▶ _Passage provided_:
— start —

Album: Proibidão C.V: Forbidden Gang Funk From Rio de Janeiro

Label: Sublime Frequencies

Review date: Nov. 6, 2007


Anonymous - "Track 6" (Proibidão C.V: Forbidden Gang Funk From Rio de Janeiro)


Proibidão C.V, a cheap, electronic gang rap from the furious streets of Rio De Janeiro, serves as pirate radio for people whose existence is confined to the city's vast slum network and the illicit drug activity that comes with survival therein. Like NYC rap in its infancy, Miami bass and sometimes even raw DC street corner GoGo, this music is dominated by percussion and voice, yet its job is to spread stories of drug deals gone bad, the inherit violence of the slums and apologies to gang leaders. Such music is passed along in bootleg form, anonymously, by DJs at gang-sponsored gatherings because public broadcasting over the airwaves is completely illegal.

— end —

▶ _Stored dataset items_:
— start —

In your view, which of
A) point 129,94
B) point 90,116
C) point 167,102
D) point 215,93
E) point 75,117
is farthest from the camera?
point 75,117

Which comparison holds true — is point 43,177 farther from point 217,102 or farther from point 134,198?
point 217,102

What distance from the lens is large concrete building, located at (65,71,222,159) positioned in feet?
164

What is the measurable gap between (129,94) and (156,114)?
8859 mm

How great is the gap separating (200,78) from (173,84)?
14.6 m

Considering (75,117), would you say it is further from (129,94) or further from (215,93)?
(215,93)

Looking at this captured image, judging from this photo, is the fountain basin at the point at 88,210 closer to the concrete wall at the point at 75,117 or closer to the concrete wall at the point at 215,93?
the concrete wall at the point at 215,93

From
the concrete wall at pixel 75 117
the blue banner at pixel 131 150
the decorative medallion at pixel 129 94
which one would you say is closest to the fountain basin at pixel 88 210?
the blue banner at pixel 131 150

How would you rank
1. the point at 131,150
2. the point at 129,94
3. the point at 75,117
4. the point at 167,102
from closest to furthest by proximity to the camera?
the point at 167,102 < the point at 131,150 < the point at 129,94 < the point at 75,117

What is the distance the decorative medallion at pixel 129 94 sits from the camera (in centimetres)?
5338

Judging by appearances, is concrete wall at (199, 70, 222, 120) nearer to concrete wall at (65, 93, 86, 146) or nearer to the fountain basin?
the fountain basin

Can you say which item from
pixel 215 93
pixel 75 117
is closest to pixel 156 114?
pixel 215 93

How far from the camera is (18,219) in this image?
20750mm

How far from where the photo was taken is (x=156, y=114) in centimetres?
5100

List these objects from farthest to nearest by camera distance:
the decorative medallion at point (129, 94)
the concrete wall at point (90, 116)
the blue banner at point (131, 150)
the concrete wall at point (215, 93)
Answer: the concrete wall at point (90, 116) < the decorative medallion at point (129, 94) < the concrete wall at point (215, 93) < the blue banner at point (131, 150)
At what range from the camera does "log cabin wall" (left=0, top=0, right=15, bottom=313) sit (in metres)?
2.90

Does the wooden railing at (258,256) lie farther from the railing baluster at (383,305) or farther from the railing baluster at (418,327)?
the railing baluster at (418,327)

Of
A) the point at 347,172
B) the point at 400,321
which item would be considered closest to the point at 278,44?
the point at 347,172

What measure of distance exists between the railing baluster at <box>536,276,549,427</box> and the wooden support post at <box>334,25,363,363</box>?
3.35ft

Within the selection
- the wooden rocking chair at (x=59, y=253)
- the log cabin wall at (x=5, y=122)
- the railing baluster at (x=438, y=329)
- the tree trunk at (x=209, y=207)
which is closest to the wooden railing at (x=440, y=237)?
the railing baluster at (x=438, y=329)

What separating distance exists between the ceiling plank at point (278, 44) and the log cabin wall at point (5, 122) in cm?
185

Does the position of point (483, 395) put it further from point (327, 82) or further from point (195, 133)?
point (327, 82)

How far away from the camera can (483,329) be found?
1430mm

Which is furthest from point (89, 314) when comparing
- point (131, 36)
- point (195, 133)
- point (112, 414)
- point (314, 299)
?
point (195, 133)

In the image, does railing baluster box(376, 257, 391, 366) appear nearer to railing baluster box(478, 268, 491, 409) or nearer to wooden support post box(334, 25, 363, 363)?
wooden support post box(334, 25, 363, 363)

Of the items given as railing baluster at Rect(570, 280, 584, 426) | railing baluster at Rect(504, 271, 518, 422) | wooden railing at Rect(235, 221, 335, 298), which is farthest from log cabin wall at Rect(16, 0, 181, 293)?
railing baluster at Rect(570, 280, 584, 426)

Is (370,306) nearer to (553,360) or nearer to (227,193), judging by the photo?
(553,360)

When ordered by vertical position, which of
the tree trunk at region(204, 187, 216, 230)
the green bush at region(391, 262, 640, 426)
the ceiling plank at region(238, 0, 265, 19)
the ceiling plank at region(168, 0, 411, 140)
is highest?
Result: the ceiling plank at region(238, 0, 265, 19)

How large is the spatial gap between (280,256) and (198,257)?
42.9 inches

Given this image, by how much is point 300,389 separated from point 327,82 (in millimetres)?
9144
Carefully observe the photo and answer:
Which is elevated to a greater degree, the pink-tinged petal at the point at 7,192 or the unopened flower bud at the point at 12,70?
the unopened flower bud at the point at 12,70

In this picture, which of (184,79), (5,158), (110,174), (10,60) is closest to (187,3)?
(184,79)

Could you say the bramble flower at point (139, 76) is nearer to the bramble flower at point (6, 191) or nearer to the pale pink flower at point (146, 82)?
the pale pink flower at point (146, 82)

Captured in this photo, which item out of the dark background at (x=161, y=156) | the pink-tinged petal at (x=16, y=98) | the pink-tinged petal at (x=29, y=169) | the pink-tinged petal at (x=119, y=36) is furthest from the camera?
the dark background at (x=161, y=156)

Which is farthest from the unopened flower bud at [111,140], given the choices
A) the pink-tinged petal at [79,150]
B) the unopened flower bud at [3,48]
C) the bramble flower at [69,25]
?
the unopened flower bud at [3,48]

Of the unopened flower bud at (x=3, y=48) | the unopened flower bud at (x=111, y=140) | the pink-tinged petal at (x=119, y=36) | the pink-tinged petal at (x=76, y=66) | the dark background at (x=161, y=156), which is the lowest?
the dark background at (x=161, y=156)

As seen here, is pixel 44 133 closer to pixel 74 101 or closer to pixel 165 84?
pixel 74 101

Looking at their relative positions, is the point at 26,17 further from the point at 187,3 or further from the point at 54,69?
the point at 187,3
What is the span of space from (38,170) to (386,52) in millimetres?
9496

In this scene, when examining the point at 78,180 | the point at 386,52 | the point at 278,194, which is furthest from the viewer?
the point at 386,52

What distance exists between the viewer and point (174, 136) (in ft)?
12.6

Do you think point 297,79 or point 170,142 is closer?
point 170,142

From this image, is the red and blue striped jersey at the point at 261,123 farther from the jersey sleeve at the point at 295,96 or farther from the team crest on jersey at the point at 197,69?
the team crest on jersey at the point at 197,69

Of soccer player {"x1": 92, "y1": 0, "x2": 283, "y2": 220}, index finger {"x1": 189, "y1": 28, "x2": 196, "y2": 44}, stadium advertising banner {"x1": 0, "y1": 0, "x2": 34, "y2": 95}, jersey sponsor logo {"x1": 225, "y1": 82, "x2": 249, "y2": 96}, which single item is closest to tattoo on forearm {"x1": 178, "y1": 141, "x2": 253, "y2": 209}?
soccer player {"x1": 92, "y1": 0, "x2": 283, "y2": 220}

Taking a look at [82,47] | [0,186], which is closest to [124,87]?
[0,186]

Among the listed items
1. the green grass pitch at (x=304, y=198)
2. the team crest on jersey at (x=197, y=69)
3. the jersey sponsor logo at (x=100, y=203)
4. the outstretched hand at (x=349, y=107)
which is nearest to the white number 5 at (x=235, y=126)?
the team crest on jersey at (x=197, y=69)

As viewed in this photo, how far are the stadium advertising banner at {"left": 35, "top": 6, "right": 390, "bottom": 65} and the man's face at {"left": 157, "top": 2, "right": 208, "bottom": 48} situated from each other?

— end —

▶ _Given instruction 1_:
From the Proibidão C.V review, write out the passage starting with "Proibidão C.V, a" and going on through "is completely illegal.".
▶ _Given instruction 2_:
Answer these questions using the Proibidão C.V review:
(a) Which label released the album?
(b) On what date was the review published?
(c) Who passes the music along in bootleg form?
▶ _Given instruction 3_:
Carry the Proibidão C.V review forward from its final sentence.
The records have no connection to the Proibidão C.V review.

▶ _Answer 1_:
Proibidão C.V, a cheap, electronic gang rap from the furious streets of Rio De Janeiro, serves as pirate radio for people whose existence is confined to the city's vast slum network and the illicit drug activity that comes with survival therein. Like NYC rap in its infancy, Miami bass and sometimes even raw DC street corner GoGo, this music is dominated by percussion and voice, yet its job is to spread stories of drug deals gone bad, the inherit violence of the slums and apologies to gang leaders. Such music is passed along in bootleg form, anonymously, by DJs at gang-sponsored gatherings because public broadcasting over the airwaves is completely illegal.

▶ _Answer 2_:
(a) Sublime Frequencies
(b) Nov. 6, 2007
(c) DJs at gang-sponsored gatherings

▶ _Answer 3_:
This particular disc was recorded in 2003 in favelas in Zona Sul in S. Rio, and features DJs and rappers playing where the Comando Vermelho, a gang founded in a Brazilian prison in 1979, ruled supreme. A decade ago, the C.V controlled most of the Rio favelas' criminal activity, yet one can still find video clips, as well as audio of this music, on YouTube from more recent times.

Because of the history, the sounds gathered here represent their own particular subculture in the same way that a xalam-playing griot might in Senegal; the music is not only for entertainment but also a way of communicating and keeping events alive through the oral tradition. Naturally, when people are stuffed into dodgy housing that literally litters the hillsides of some of world's largest cities, they'll create their own means of survival and music to celebrate and critique it.

Even without knowing any of this music's origin or history, or Portuguese for that matter, it can still be appreciated on dance floors from Phuket, Thailand to Coon Rapids, Iowa. It's irresistibly danceable and its lyrics typically settle into a hummable melody. So, in typical Sublime Frequencies fashion, C.V acts as a gateway to yet another under-the-radar musical hybrid whose spirit and intention deserve a bit of northern exposure. Note: all tracks and artists are anonymous.